BROOKE GLADSTONE: Let me read you a line of a review from one critic - Andrew O'Hare - and see what you think. He writes: Series 7 is a painstaking, often brilliantly executed imitation of unwatchable crap. [LAUGHS]
DANIEL MINAHAN: Series 7 isn't for everyone. And this is really a film that implicates you. Some people think that Connie, the nurse is the villain of the film who goes around killing everyone. But really the villain of the film is the audience and the world that allows this to happen.
BROOKE GLADSTONE: Is this a denunciation?
DANIEL MINAHAN:You know people keep trying to get me to say that reality TV is a bad thing. I think this film is very critical, but I'd be a hypocrite to say that reality TV is a bad thing because I really like to watch.
BROOKE GLADSTONE:When you were putting this film together, you had never even heard of Survivor. Of course now the parallels are being drawn between Series 7 and Survivor all the time.
DANIEL MINAHAN: I just tried to imagine the most horrible high stakes insidious TV game show that I possibly could, and Survivor kind of scooped us.

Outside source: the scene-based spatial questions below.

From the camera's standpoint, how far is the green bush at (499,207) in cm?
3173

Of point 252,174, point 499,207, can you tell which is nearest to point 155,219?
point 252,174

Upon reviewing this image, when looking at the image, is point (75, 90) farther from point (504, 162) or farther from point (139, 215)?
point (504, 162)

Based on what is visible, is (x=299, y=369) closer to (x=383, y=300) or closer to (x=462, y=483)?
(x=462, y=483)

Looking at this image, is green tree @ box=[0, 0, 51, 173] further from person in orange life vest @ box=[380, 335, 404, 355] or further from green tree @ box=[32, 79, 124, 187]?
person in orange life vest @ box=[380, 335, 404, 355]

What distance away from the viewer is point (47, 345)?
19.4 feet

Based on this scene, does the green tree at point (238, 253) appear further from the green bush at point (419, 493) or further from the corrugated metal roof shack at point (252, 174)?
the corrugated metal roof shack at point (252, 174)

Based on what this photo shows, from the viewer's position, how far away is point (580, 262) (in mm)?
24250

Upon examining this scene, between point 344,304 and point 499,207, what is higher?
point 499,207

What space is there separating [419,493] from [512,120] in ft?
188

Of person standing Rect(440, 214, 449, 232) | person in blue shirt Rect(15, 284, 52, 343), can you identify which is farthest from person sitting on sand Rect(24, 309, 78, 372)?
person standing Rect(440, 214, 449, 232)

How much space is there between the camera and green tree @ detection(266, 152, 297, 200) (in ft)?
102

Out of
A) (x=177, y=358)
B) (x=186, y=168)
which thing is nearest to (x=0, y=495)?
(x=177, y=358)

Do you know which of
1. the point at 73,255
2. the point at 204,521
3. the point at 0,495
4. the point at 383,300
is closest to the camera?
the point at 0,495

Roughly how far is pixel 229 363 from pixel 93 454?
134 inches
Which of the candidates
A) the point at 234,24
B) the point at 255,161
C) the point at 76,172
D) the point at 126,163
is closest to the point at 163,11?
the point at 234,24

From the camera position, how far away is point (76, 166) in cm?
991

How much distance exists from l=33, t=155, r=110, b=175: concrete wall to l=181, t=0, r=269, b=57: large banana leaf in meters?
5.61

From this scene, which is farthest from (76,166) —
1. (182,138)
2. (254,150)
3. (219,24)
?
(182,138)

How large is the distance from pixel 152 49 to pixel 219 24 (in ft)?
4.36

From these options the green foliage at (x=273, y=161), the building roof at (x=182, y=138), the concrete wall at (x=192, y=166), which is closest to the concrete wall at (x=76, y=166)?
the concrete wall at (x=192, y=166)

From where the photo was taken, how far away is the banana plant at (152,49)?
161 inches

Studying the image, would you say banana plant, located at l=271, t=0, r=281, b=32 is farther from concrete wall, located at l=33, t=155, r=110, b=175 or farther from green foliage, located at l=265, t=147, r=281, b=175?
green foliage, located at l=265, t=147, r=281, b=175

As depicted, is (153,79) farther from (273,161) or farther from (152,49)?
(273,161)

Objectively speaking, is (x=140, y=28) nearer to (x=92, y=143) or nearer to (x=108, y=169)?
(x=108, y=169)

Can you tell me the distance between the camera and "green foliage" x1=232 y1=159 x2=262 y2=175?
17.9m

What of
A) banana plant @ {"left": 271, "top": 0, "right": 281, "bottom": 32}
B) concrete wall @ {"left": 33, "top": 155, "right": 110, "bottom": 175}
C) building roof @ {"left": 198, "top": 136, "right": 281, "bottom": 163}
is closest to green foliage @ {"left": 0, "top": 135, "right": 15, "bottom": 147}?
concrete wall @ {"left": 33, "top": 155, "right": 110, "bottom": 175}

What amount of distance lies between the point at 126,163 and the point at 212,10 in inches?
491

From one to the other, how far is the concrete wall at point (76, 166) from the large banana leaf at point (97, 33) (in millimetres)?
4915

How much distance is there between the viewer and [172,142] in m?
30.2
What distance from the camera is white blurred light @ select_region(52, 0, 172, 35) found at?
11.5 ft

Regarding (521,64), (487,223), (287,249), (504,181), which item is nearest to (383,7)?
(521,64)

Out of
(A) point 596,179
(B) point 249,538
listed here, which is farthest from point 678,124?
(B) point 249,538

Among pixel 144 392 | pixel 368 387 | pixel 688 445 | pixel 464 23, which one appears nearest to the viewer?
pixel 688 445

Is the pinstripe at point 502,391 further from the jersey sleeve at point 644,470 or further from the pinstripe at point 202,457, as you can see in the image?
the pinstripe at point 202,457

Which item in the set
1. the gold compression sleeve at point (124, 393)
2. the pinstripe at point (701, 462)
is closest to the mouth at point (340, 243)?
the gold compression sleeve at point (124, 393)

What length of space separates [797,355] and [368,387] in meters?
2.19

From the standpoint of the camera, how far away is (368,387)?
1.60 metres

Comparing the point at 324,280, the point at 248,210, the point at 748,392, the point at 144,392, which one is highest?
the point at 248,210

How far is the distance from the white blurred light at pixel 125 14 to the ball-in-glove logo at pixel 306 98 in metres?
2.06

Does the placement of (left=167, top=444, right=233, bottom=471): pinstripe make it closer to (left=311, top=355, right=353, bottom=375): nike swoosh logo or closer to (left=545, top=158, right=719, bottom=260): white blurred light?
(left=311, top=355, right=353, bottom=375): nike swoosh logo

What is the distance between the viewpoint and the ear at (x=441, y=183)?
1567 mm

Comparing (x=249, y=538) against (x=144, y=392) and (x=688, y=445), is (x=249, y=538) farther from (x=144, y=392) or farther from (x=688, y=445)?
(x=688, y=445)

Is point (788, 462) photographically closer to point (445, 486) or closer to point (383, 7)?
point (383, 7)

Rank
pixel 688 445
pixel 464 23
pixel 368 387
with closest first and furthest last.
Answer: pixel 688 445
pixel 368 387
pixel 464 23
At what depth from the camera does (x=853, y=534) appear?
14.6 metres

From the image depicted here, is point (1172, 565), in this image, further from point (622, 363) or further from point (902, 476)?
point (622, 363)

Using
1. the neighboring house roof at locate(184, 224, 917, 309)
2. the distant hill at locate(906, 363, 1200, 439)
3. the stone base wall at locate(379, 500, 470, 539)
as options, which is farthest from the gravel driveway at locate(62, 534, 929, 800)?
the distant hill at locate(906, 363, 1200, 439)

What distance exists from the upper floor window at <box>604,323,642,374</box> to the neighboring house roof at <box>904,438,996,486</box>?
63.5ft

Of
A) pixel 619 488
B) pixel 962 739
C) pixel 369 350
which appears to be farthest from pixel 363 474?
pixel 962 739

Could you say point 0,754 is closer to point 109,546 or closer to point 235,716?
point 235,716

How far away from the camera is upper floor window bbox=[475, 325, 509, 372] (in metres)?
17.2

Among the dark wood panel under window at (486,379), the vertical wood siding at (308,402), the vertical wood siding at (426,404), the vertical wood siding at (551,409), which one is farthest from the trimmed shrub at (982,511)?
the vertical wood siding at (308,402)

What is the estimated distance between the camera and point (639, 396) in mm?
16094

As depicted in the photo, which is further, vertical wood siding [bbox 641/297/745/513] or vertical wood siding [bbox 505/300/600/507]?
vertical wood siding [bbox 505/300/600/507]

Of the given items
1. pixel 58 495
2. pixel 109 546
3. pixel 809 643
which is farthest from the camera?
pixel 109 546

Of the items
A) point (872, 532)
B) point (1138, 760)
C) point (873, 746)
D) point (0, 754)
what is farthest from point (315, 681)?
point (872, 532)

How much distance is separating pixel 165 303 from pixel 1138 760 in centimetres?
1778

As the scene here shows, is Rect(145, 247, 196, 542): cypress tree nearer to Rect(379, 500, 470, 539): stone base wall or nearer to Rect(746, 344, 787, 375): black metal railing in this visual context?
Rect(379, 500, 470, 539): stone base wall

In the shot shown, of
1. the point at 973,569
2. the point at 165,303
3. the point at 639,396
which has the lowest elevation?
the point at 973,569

BROOKE GLADSTONE:But what you created in Series 7 is a movie that when you watch it the stakes are upped to the point where you can't go any higher. In fact the impact, at least on me, was almost deadening! It was almost assaultive! The world that you built couldn't have valued life less -- couldn't have valued personal relationships less -- everything was belittled by the format in which you presented it!
DANIEL MINAHAN: Thank you. [LAUGHTER] I tried to push it as far as I possibly could to make my point. I mean I think a good satire really does that.
BROOKE GLADSTONE: What's wrong with reality television?
DANIEL MINAHAN: It's mean-spirited, these competitive shows. They're anti-social. They're based on hatred and exclusion. And that's the fun of it. I'm working to try and get Series 8, the sequel, on TV as a limited series.
BROOKE GLADSTONE: Where it could very easily be confused with the real thing!
DANIEL MINAHAN: That's very exciting to me. Yeah. I like the idea of imagining someone channel surfing and stumbling upon it.
BROOKE GLADSTONE: And what feelings would you want it to inspire besides excitement?
DANIEL MINAHAN: Horror, disgust, anger, fascination.
BROOKE GLADSTONE: Well, thank you very much.
DANIEL MINAHAN: Thanks.
BROOKE GLADSTONE: Daniel Minahan is the writer and director of Series 7.